Fragmento proporcionado.
■ ■ ■ ■ ■


    Escuchaba el ruido de una fiesta cercana. Pasaban «Hotel California» a todo volumen y, entre el bullicio, pude distinguir voces conocidas. Las escuchaba de verdad, en mi cabeza, como les pasa a los esquizofrénicos. Pero no presté atención a eso, sino que me dirigí a un radio analógico que había en un despacho contiguo. Moví el selector y se escucharon varias emisoras. Escarbé entre unos papeles que resultaron ser expedientes, perfiles de gente joven. Me quedé un rato leyendo hasta que me dio sed, así que abrí la puerta del despacho y me topé con una mujer a la que mandé traerme agua. Me la trajo con la mayor naturalidad. Salí al exterior y me encontré con un custodio que me trató como si yo fuese alguien conocido. Tal vez pensó que yo estaba de guardia o algo por el estilo. Hablamos bastante y me regaló varios cigarros. Al rato, obviamente, se dio cuenta de que yo no era un invitado ni un trabajador, sino que estaba «infiltrado».

    Cuando amaneció llegaron alrededor de diez agentes de la Seguridad del Estado, de los que solo dos eran hombres mayores y los demás tenían más o menos mi edad, alrededor de 30 años. Los agentes me rodeaban y conversaban conmigo de temas aleatorios, coloquiales. De súbito, me condujeron amablemente hacia una patrulla y me dejaron allí, como para que yo refrescara mi cabeza. El número de matrícula era 420 o 240, porque yo enseguida lo relacioné con mi fecha de nacimiento, que es el cuatro de abril, el día del nacimiento de Lenin. Intenté escaparme y uno de los agentes me cayó atrás. En la persecución, el agente resbaló y cayó al suelo, y yo decidí volver y ayudarlo a ponerse de pie. Así que me agarraron de nuevo y fui esposado.

■ ■ ■ ■ ■

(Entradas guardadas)

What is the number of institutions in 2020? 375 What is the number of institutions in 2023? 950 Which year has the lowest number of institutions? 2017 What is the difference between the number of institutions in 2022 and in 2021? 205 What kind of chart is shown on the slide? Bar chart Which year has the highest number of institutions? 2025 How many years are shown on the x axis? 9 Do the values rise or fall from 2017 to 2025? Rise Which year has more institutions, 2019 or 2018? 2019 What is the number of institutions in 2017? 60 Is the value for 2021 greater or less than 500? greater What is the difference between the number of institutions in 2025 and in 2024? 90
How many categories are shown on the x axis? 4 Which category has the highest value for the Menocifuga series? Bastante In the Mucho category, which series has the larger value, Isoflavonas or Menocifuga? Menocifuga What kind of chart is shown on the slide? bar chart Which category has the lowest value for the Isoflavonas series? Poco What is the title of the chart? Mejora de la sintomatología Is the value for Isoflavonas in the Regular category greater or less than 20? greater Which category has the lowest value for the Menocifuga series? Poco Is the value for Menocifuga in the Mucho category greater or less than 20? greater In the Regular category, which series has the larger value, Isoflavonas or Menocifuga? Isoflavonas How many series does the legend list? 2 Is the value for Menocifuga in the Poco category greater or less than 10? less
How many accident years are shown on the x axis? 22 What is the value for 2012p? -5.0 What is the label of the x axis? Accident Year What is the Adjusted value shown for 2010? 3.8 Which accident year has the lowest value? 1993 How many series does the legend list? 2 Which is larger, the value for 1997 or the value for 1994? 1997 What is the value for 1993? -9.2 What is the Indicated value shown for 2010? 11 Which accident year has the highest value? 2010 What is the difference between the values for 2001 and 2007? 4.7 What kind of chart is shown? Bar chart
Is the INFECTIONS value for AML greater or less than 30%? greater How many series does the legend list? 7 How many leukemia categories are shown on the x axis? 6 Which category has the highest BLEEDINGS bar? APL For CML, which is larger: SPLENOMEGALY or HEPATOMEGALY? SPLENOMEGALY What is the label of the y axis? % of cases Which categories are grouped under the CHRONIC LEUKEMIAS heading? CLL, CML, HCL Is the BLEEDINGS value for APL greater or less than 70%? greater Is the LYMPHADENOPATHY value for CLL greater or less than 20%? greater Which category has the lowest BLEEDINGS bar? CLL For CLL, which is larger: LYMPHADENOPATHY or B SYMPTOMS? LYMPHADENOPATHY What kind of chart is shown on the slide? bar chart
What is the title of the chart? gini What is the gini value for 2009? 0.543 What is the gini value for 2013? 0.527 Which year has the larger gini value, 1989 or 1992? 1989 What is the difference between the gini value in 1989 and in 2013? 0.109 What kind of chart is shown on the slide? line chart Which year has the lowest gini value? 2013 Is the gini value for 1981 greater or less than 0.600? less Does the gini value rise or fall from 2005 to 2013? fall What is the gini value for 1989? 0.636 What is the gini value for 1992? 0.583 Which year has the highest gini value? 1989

■ ■ ■ ■ ■

Actividad. Copia el fragmento desde «Cuando amaneció llegaron» hasta «y fui esposado.», ambos incluidos, y cambia «patrulla» por «camioneta». El listado es un material aparte del fragmento.

Solución escrita.
Cuando amaneció llegaron alrededor de diez agentes de la Seguridad del Estado, de los que solo dos eran hombres mayores y los demás tenían más o menos mi edad, alrededor de 30 años. Los agentes me rodeaban y conversaban conmigo de temas aleatorios, coloquiales. De súbito, me condujeron amablemente hacia una camioneta y me dejaron allí, como para que yo refrescara mi cabeza. El número de matrícula era 420 o 240, porque yo enseguida lo relacioné con mi fecha de nacimiento, que es el cuatro de abril, el día del nacimiento de Lenin. Intenté escaparme y uno de los agentes me cayó atrás. En la persecución, el agente resbaló y cayó al suelo, y yo decidí volver y ayudarlo a ponerse de pie. Así que me agarraron de nuevo y fui esposado.